[Spatial reasoning dataset excerpts]
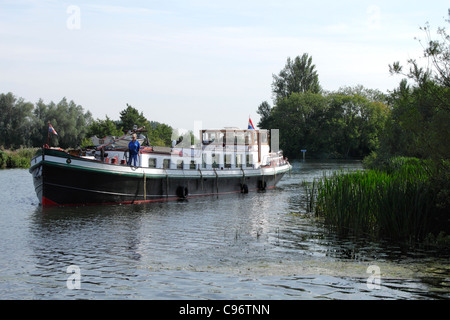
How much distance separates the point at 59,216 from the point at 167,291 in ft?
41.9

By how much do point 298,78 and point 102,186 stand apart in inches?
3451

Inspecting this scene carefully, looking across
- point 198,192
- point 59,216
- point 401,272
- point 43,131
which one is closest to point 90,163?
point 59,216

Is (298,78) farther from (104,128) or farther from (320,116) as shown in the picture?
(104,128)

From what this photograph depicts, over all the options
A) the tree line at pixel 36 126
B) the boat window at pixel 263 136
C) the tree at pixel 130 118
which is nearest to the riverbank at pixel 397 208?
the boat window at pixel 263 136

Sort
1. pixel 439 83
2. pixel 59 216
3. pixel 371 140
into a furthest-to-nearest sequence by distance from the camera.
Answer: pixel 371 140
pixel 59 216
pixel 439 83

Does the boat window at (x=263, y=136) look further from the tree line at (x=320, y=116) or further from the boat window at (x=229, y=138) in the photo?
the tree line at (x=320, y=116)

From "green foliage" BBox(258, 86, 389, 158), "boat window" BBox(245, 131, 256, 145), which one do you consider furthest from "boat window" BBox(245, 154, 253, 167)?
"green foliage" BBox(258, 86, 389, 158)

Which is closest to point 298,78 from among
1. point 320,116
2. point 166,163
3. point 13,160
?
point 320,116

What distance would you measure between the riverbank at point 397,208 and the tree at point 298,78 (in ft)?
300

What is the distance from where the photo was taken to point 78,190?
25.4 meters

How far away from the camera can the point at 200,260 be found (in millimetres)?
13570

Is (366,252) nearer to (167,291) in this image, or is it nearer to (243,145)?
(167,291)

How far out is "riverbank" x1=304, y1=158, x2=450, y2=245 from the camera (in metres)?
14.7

# [Given problem]
Convert the entries from the line with "Is (366,252) nearer" through the end of the entries into a CSV with two columns headed text and answer. Give one row per entry, putting each value in a single quoted field with any line breaks replaced by spaces.

# [Answer for the task]
text,answer
"Is (366,252) nearer to (167,291) in this image, or is it nearer to (243,145)?","(167,291)"
"How far out is ""riverbank"" x1=304, y1=158, x2=450, y2=245 from the camera (in metres)?","14.7"